Reader Comments

Post a new comment on this article

Use of coded primers requires minimum difference to be effective

Posted by shuse on 04 May 2007 at 13:57 GMT

My colleagues and I at the Marine Biological Laboratory in Woods Hole have found the use coded PCR primers in massively-parallel sequencing to be very effective, and we routinely use this method in all of our runs. The process has many advantages as outlined in “The use of coded PCR primers enables high-throughput sequencing of multiple homolog amplification products by 454 parallel sequencing” by Binladen et al (2007), including the ability to combine many data sources together and to separate them out bioinformatically rather than mechanically.

We would like to offer a caution, however, to those using this method. We strongly recommend selecting coding primer keys, what we have been calling “run keys”, that differ by AT LEAST 2 nucleotides. If two run keys have only one nucleotide difference, it would take only one substitution in the key for a read to “jump” from one experiment to the next. Additionally, when selecting run keys, it is helpful to calculate the number of nucleotide flows required to accurately synthesize the key and preferentially select those keys using the least number of flows. We have also chosen to avoid homopolymers within keys to increase their sequencing accuracy.

Although we have found the per-nucleotide accuracy of the GS20 to be quite high (>99%), in several hundred thousand reads of a full run, the number of synthesis errors becomes quite noticeable. For instance, with the mis-assignment rate of 0.0036 reported by Binladen et al, assuming two run keys differing by only one nucleotide, the expected number of sequences incorrectly assigned in a set of 300,000 would be 1063. With two run keys differing by two nucleotides, the number of sequences mis-assigned drops to 4. We have chosen to use pentanucleotide keys as a means of maximizing the number of keys we can use that differ by at least 2 nucleotides, and usually more, without losing too much of the limited sequence length to primer. We analyzed 389,422 reads comparing pentanucleotide keys and known sections of sequence (amplification primers) and found no mis-assigned reads.

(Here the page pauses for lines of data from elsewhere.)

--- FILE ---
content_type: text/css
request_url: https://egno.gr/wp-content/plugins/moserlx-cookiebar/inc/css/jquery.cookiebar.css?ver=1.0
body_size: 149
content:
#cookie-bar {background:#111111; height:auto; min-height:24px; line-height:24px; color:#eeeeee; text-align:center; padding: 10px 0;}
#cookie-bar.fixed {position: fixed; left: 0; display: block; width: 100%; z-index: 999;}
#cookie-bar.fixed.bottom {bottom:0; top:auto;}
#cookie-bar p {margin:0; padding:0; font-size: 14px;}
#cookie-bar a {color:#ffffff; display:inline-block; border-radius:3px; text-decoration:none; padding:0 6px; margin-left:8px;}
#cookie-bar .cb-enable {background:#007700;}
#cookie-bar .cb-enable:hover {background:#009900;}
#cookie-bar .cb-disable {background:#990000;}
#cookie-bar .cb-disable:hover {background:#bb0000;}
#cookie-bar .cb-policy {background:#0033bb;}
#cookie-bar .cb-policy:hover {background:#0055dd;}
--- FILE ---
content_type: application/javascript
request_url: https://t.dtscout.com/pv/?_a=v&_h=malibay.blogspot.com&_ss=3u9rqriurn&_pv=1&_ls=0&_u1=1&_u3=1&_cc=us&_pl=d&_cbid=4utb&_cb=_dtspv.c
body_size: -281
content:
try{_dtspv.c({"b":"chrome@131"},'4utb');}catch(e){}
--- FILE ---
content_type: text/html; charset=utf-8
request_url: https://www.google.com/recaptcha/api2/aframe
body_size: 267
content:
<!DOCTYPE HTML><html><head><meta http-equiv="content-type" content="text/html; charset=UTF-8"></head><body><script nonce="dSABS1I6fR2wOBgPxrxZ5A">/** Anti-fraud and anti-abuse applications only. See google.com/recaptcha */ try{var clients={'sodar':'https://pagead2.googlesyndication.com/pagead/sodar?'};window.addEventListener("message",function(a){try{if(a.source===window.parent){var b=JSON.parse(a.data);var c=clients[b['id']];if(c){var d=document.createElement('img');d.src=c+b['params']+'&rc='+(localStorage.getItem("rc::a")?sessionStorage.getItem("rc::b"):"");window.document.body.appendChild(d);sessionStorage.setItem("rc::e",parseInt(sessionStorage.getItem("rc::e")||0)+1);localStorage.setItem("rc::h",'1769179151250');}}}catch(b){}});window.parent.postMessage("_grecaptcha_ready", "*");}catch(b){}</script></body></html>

An important advantage of the method that was not mentioned in the paper is that the use of these run keys allows us to reduce the number of well plate regions. The GS20 uses a gasket to mask sections of the plate to create individual regions. The more regions used, the more gasket necessary, the more wells physically covered by the gasket and the fewer wells available for sequencing. By using a two-region gasket rather than a 4- or 8-region gasket we can increase the number of reads in a single run and consequently decrease the per-read cost. The method has also allowed us to piggy-back smaller projects with very limited budgets onto larger projects, at a fraction of the cost of a full run.

Careful rotation of these keys across sequencing runs can also help to filter out contamination within and between runs. We have seen contamination between runs documented not only in this paper where previous waterbuck sequences appeared in the current experiment, but also in other papers and in data sequenced for us commercially. By only selecting only sequences with the proper run key for a given experiment, this contamination can be filtered out. This same filtering process will remove contamination across well plate regions of the same run.

Overall, we highly recommend this methodology as a means of greatly improving the utility of the massively parallel pyrosequencing system through improvements in both the number of parallel experiments and the number of sequence reads within a single pyrosequencing run. However, we strongly urge that only keys differing by two or more nucleotides be used.